» TASKS AND EXERCISES
[A] Please translate this sentence from the post about taking church for granted into Spanish: "I think we take it for granted that we can always go to church."
[B] Reproduce the part of the post about taking church for granted that begins at the words "What else is" and stops after "Christians are lazy.".

» DOCUMENT SECTION
____________
Wednesday, July 23, 2008

taking church for granted

So, how many different churches have we all been to? How often do we sit and hear a message and think, "I've heard that before." How easy is it for us to say "I'll just skip this week/service." Do we forget that there are people who walk miles to get to church? I think we do. I think we take it for granted that we can always go to church. Church will always be there. If I miss a service, that isn't a big deal.

(There are the people who only go once, twice, or three times a week. And they are happy with that. They feel no need to go to that fourth service. Church isn't that important to them. (Even as I type my thought process is interrupted thinking "Christ died for the church!!! Of course it is important.") So, where is the level of church importance?)

But there is the other group...today's group, the group I fall into on too many occasions -- those who go to church and are willing to skip, don't get anything from the sermon, and hope the power goes out, and that half the people say they are sick, take the overtime, etc etc etc.

What is church? If it is the building, and the social club, then, yeah, miss church. If it is the nice songs, and the proper place to be, then yeah, missing one out of four isn't a big deal. But let's just say for a minute something else. Let's pretend that church is where we go to worship almighty God. This is the Christ that when he said "I am he," His would-be captors stepped back and fell down. If Christ died for this, where should we be when the doors are open? Are churches full of hypocrites and wolves? Yes. Does that change the fact that Christ died for it, and we are there to worship Him, as commanded and taught? no.

What else is church? Preaching. So the pastor has a style you don't like. . .is it God's Word being preached? So the pastor does dumb things (and yes, some pastors do dumb things), is that a reasonable excuse? Let me ask, if the church never sings your favorite songs, and the pastor always makes stupid jokes, is it then ok to skip?

When I was at MBBC, sometime within the first or second month of my first year, I read this morning/evening by Spurgeon where he spoke of always being ready to attend God's house. That no matter what the preacher spoke on, the believer should ALWAYS come away with something, because it was the Words of God. But I think Christians are lazy.

We leave it up to the pastor to try to come up with something that applies to us. So, take a very small church...like ours. With 13 people (give or take some kids) who will 99% of the time be at every service. Now tell Pastor he has to come up with something that will speak to all of them. And for any other church that task becomes exponentially harder. So, we are lazy. We don't come into the house of God ready to worship, and glean, and think. We come in to be spoon fed. And then we say, I had that last week.
____________
» DATA PROVIDED
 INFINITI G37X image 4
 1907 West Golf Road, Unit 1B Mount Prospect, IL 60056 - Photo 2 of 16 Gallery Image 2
____________
» ANSWERS TO EACH TASK
[A] Creo que damos por sentado que siempre podemos ir a la iglesia.

[B]
What else is church? Preaching. So the pastor has a style you don't like. . .is it God's Word being preached? So the pastor does dumb things (and yes, some pastors do dumb things), is that a reasonable excuse? Let me ask, if the church never sings your favorite songs, and the pastor always makes stupid jokes, is it then ok to skip?

When I was at MBBC, sometime within the first or second month of my first year, I read this morning/evening by Spurgeon where he spoke of always being ready to attend God's house. That no matter what the preacher spoke on, the believer should ALWAYS come away with something, because it was the Words of God. But I think Christians are lazy.